CONTRIBUTING.md 2.7 KB

Contributing to the Materialize Operator Helm Chart

Versioning

For every change, increment the version contained in Chart.yaml. The version should follow the SEMVER versioning pattern.

  • For changes that do not affect backward compatibility, increment the PATCH or MINOR version (e.g., 1.1.3 -> 1.1.4).
  • For changes that affect backward compatibility, increment the MAJOR version (e.g., 1.1.3 -> 2.0.0).

Examples of changes that affect backward compatibility include:

  • Major version releases of Materialize.
  • Breaking changes to the Materialize chart templates.

Chart Documentation

We use helm-docs to automatically generate and update the README for our Helm chart. After making any changes to the chart or its values, please run:

helm-docs

This command updates the README.md file based on the chart's values.yaml file and the README.md.gotmpl template.

Make sure you have helm-docs installed. You can install it by following the instructions here.

If you want to ignore a specific section in the values.yaml file, you can add the # @ignored tag to the section you want to ignore.

Linting

Before submitting a pull request, lint your changes using the helm lint command:

helm lint .

This will check your chart for potential issues or errors.

Unit Testing

We use the helm-unittest plugin for unit testing our Helm chart. This helps ensure that our chart templates are rendering correctly and that changes don't introduce unexpected issues.

Setting Up helm-unittest

If you haven't already installed the helm-unittest plugin, you can do so with the following command:

helm plugin install https://github.com/quintush/helm-unittest

Running Unit Tests

To run the unit tests, use the following command from the root of the chart directory:

helm unittest .

This will run all test files located in the tests/ directory.

Writing Unit Tests

Unit tests are written in YAML and should be placed in the tests/ directory. Each test file should focus on a specific template or set of related templates.

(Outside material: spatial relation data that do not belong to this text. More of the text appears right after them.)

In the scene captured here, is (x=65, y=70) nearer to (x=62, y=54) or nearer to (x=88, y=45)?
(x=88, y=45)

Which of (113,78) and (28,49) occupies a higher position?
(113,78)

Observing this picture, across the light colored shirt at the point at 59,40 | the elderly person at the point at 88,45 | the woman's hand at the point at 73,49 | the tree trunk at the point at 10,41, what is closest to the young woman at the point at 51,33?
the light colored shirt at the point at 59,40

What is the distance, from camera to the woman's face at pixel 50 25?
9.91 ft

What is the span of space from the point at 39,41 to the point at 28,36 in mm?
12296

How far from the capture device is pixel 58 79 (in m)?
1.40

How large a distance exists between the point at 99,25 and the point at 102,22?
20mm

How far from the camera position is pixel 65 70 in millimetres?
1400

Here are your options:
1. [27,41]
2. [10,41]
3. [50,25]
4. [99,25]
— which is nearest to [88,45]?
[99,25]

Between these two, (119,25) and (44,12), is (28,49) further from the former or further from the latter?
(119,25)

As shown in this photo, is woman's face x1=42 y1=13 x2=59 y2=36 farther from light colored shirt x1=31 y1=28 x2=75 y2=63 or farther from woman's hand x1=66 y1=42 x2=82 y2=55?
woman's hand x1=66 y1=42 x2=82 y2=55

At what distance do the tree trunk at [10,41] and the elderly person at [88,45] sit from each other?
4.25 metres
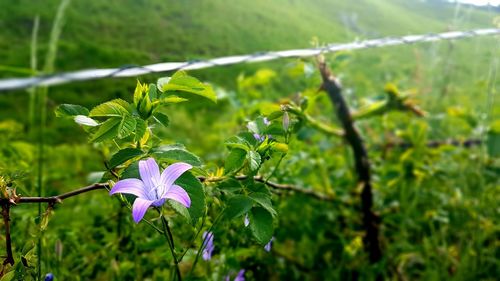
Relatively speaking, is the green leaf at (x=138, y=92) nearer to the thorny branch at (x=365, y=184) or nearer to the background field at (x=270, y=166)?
the background field at (x=270, y=166)

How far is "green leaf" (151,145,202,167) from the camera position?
28.8 inches

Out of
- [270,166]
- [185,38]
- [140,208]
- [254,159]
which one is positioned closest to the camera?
[140,208]

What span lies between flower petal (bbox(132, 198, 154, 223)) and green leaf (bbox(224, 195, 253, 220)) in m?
0.15

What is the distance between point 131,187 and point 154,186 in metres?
0.03

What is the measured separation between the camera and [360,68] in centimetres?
499

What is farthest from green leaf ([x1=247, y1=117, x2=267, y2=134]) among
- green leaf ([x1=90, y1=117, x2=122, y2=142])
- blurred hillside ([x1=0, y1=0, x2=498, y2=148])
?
blurred hillside ([x1=0, y1=0, x2=498, y2=148])

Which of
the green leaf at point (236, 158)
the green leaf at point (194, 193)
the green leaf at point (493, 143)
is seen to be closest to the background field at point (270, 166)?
the green leaf at point (493, 143)

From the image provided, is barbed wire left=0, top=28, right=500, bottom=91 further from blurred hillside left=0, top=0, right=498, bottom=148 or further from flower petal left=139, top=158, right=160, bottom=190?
blurred hillside left=0, top=0, right=498, bottom=148

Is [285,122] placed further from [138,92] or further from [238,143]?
[138,92]

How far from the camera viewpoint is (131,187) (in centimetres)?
68

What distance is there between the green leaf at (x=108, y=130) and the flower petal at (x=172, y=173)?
9 cm

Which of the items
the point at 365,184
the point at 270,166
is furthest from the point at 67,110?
the point at 365,184

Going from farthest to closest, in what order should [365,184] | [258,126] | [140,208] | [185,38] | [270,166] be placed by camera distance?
[185,38]
[365,184]
[270,166]
[258,126]
[140,208]

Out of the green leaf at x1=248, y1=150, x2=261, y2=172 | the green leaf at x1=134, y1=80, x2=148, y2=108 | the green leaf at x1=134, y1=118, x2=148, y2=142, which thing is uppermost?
the green leaf at x1=248, y1=150, x2=261, y2=172
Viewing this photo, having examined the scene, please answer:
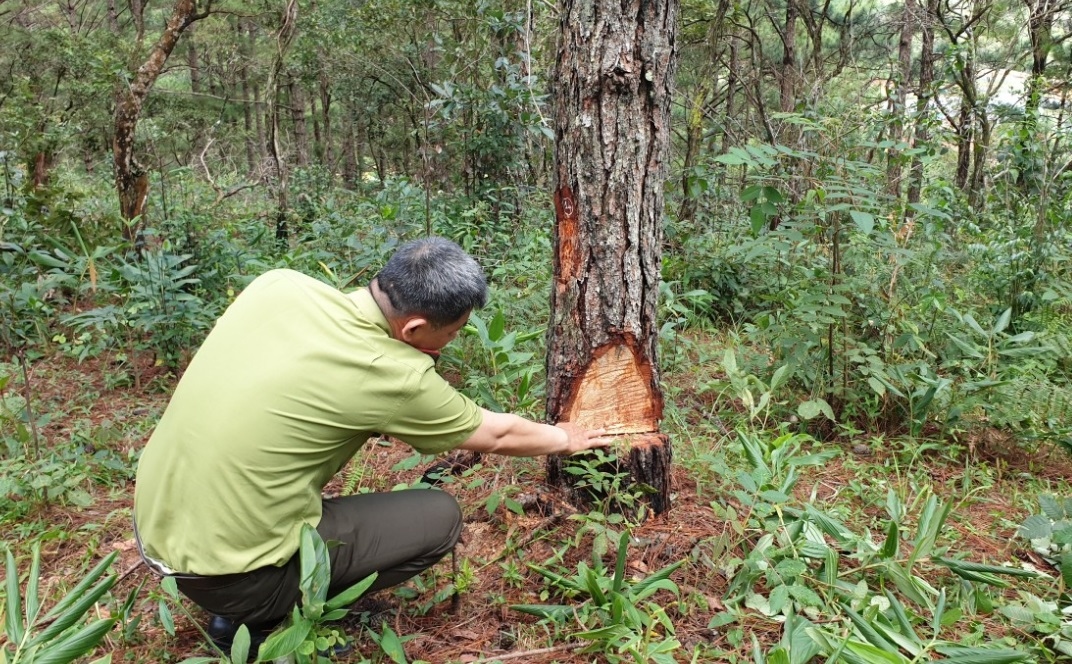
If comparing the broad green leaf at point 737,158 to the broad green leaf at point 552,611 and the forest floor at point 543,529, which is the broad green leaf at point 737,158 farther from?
the broad green leaf at point 552,611

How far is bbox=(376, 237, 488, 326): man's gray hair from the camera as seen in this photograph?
6.70 ft

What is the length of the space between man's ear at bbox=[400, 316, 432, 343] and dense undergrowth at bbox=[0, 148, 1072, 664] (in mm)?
719

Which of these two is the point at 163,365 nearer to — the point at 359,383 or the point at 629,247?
the point at 359,383

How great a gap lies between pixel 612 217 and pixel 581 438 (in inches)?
32.7

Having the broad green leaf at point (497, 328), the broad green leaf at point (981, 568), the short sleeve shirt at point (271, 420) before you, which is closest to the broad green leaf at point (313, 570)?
the short sleeve shirt at point (271, 420)

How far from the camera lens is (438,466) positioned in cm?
328

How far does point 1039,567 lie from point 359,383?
261cm

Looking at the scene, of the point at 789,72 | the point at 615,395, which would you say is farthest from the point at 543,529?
the point at 789,72

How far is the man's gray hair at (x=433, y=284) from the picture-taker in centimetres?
204

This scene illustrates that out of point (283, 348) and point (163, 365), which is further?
point (163, 365)

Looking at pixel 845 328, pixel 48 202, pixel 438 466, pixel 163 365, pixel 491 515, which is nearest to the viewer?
pixel 491 515

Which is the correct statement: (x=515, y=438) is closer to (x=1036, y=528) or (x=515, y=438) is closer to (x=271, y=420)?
(x=271, y=420)

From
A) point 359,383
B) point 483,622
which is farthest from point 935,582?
point 359,383

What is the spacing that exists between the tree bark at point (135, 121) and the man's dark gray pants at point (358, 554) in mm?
4170
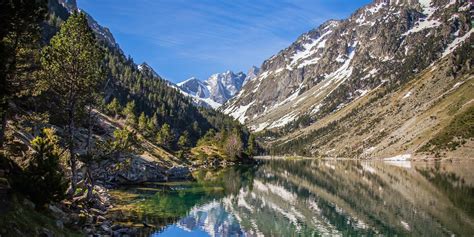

Here's a basic structure for a test file:

suite: test <template-name>
templates:
  - <template-name>.yaml
tests:
  - it: should <do something>
    set:
      <value-to-set>: <value>
    asserts:
      - <assertion>

For more detailed information on writing tests, refer to the helm-unittest documentation.

Continuous Integration

TODO: Implement CI pipeline for running unit tests and linting.